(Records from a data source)
┄┄┄┄┄┄┄┄┄┄
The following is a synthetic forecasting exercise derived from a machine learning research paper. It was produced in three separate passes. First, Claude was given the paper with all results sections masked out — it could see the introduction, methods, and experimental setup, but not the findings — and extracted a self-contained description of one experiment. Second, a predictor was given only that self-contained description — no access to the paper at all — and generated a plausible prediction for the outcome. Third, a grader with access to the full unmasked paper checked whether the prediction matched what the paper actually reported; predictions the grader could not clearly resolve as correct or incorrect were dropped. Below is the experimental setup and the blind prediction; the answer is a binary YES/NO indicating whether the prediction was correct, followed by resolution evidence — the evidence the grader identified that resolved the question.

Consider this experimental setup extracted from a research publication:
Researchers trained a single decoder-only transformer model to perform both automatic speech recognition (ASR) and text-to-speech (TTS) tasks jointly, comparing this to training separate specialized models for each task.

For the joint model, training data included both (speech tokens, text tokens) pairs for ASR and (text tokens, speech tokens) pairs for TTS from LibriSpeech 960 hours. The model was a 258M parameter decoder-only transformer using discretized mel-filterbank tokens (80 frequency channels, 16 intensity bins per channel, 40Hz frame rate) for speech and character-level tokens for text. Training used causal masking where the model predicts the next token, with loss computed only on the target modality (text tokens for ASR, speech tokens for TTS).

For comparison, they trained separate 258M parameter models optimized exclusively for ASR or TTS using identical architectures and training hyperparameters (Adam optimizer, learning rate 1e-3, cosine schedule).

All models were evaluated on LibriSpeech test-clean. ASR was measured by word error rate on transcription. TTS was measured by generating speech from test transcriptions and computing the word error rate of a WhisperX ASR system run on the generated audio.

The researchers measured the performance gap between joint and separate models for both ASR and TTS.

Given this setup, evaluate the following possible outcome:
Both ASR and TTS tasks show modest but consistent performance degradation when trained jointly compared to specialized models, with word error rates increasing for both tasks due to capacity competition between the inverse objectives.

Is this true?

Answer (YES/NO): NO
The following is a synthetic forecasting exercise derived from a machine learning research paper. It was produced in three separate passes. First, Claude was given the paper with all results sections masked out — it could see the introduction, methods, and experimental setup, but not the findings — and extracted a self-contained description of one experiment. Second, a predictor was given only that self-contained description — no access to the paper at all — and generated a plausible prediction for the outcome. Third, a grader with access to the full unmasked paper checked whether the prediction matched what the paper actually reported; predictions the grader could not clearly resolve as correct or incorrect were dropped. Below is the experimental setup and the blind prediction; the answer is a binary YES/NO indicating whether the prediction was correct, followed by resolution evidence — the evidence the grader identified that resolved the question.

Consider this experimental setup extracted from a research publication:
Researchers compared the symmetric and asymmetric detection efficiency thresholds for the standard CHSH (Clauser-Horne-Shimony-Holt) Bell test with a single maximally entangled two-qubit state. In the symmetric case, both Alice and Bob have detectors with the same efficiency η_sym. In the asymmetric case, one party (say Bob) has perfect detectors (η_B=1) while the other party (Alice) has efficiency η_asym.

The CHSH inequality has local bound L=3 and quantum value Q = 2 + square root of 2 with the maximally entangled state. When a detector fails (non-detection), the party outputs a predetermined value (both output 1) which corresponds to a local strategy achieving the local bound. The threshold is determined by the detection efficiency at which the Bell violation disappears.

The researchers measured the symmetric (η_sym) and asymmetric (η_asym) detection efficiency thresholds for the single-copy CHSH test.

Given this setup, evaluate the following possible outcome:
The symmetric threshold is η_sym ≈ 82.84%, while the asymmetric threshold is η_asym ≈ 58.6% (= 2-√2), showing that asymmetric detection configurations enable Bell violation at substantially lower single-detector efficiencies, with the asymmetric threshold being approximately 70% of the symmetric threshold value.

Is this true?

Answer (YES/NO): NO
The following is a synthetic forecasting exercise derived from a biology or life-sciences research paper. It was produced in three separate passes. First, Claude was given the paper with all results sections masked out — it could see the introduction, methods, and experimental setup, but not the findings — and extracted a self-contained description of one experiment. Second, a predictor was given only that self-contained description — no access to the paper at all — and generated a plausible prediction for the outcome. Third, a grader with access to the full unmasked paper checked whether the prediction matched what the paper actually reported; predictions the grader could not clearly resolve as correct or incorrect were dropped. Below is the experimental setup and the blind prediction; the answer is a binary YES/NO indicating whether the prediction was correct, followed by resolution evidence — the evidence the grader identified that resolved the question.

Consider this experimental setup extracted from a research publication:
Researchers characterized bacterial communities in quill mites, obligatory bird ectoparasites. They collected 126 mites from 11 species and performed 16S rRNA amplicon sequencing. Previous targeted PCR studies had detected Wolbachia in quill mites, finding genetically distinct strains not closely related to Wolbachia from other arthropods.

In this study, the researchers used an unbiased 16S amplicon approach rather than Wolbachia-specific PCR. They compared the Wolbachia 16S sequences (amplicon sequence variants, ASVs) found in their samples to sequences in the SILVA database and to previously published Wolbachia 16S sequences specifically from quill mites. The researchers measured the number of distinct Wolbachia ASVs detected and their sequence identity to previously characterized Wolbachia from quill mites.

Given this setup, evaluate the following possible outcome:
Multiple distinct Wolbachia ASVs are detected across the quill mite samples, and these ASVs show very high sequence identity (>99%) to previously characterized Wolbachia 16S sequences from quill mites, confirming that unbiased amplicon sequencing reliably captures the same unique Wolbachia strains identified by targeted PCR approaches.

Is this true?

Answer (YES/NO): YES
┄┄┄┄┄┄┄┄┄┄
Task prompt:
Of the lines above, count those containing the word "performance", and give the number by itself.

Output for this task:
2